Rclone delete all duplicates by hash skipping duplicates

AeroMaxx · April 23, 2021, 7:46am

I have an rclone dedupe command which works perfectly fine. However if I make an exact copy of that command and add the flag --by-hash to it, it doesn't remove duplicates anymore.

I have some duplicates in one folder, but the names of the files are all different but when comparing the hashes there are duplicate hashes with different filenames, I'd like to be able to run a dedupe command and remove duplicate hashes regardless if the filenames are the same or different.

When I try this it mentions duplicate hashes exist but it just skips them all, when I do interactive it gives me the option to pick which I'd like to keep/delete, but I am not really that bothered would like rclone to just remove all but one as it does without --by-hash

ncw · April 23, 2021, 2:11pm

Can you post the command you ran and the output it gave please? rclone dedupe --by-hash should be working as you wish...

AeroMaxx · April 23, 2021, 7:31pm

@ncw I'd forgot I had --dry-run on my command when I was running it previously, but the reason why I had forgot was because this wasn't mentioned in the log and it didn't say x would have been deleted if --dry-run wasn't on or words to that effect.

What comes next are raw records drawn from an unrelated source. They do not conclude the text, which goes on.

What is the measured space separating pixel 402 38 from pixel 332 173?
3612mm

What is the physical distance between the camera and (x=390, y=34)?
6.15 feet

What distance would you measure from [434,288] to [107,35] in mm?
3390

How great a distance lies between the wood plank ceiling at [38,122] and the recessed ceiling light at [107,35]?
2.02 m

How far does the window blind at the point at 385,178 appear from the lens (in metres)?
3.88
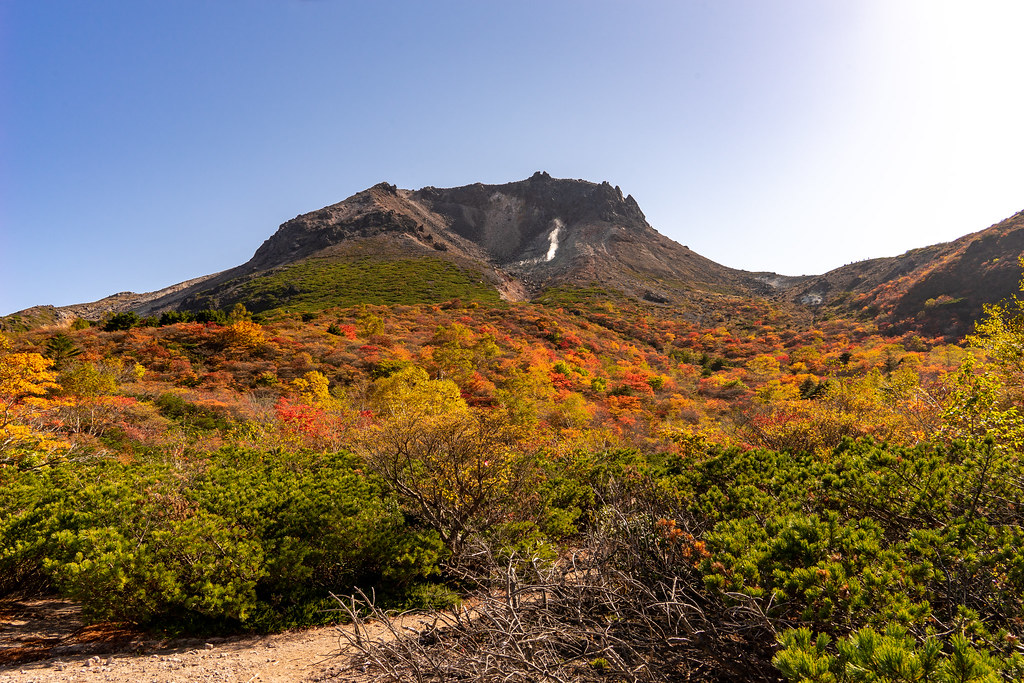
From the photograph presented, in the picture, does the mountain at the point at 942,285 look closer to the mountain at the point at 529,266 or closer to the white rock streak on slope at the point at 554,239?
the mountain at the point at 529,266

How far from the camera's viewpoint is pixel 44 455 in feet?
31.9

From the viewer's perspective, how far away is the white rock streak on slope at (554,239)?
104 metres

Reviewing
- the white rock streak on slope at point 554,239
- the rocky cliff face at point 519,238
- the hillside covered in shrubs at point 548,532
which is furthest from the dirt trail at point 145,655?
the white rock streak on slope at point 554,239

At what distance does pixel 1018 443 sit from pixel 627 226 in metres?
115

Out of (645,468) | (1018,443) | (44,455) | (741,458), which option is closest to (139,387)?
(44,455)

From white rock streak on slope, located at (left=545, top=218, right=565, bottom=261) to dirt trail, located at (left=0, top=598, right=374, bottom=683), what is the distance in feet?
324

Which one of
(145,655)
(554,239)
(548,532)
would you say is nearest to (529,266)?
(554,239)

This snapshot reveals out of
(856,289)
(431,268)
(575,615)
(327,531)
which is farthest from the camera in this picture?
(431,268)

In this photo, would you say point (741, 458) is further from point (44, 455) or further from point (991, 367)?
point (44, 455)

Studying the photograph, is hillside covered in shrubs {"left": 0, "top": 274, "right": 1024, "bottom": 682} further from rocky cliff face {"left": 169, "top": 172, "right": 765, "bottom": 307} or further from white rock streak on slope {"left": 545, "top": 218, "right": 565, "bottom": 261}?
white rock streak on slope {"left": 545, "top": 218, "right": 565, "bottom": 261}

The information below was whilst --dry-run was on, and the log file also is from when --dry-run was on.

What is the problem you are having with rclone?

rclone dedupe --by-hash skips deleting duplicate hashes

What is your rclone version (output from `rclone version`)

rclone v1.55.0
- os/type: linux
- os/arch: amd64
- go/version: go1.16.2
- go/linking: static
- go/tags: cmount

Which OS you are using and how many bits (eg Windows 7, 64 bit)

Distributor ID: Debian
Description:    Debian GNU/Linux 9.13 (stretch)
Release:        9.13
Codename:       stretch

Linux ml110-1 4.9.0-14-amd64 #1 SMP Debian 4.9.246-2 (2020-12-17) x86_64 GNU/Linux

Which cloud storage system are you using? (eg Google Drive)

Google Drive

The command you were trying to run (eg `rclone copy /tmp remote:tmp`)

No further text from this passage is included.